- What this task involves -
Exactly reproduce the lines from the one holding "sddefault.jpg?v=63507315" through the end of the records, including both boundary lines but no pictures.

- Records shown -

····················

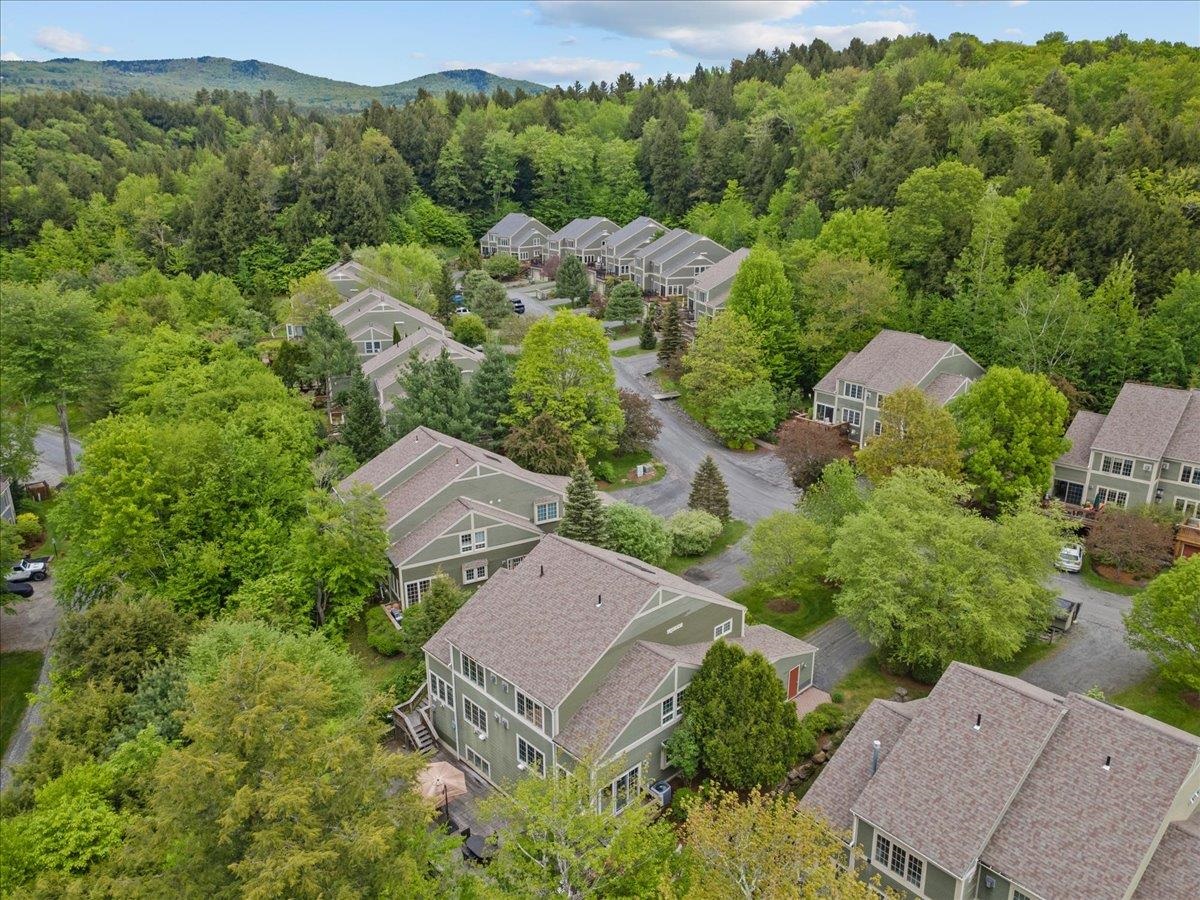 571 Topnotch Drive Property Photo 50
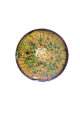 IMG_1652-removebg-preview.png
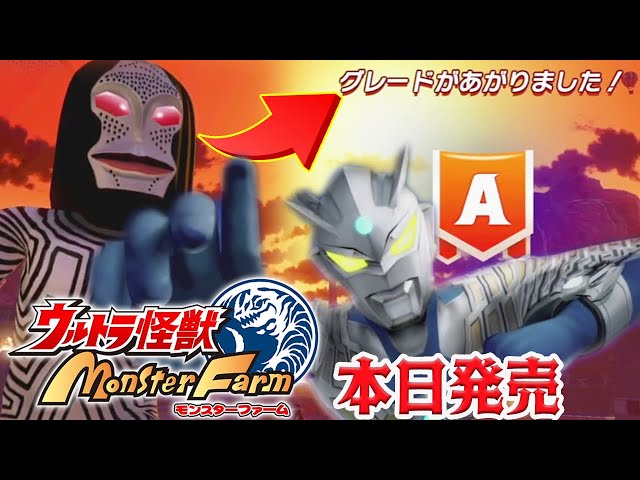 sddefault.jpg?v=63507315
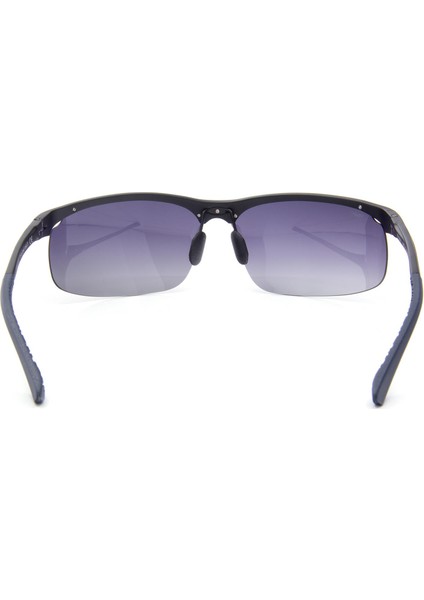 FR2601-C03 69 Polarize Erkek Güneş Gözlüğü fiyatları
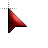 Normal select cursor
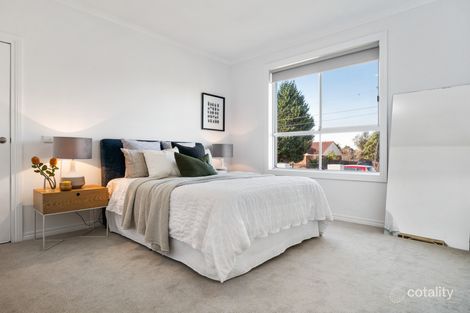 Property photo of 19 Lane Crescent Reservoir VIC 3073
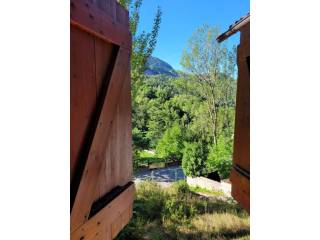 Vistas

····················

- Reply -
 sddefault.jpg?v=63507315
 FR2601-C03 69 Polarize Erkek Güneş Gözlüğü fiyatları
 Normal select cursor
 Property photo of 19 Lane Crescent Reservoir VIC 3073
 Vistas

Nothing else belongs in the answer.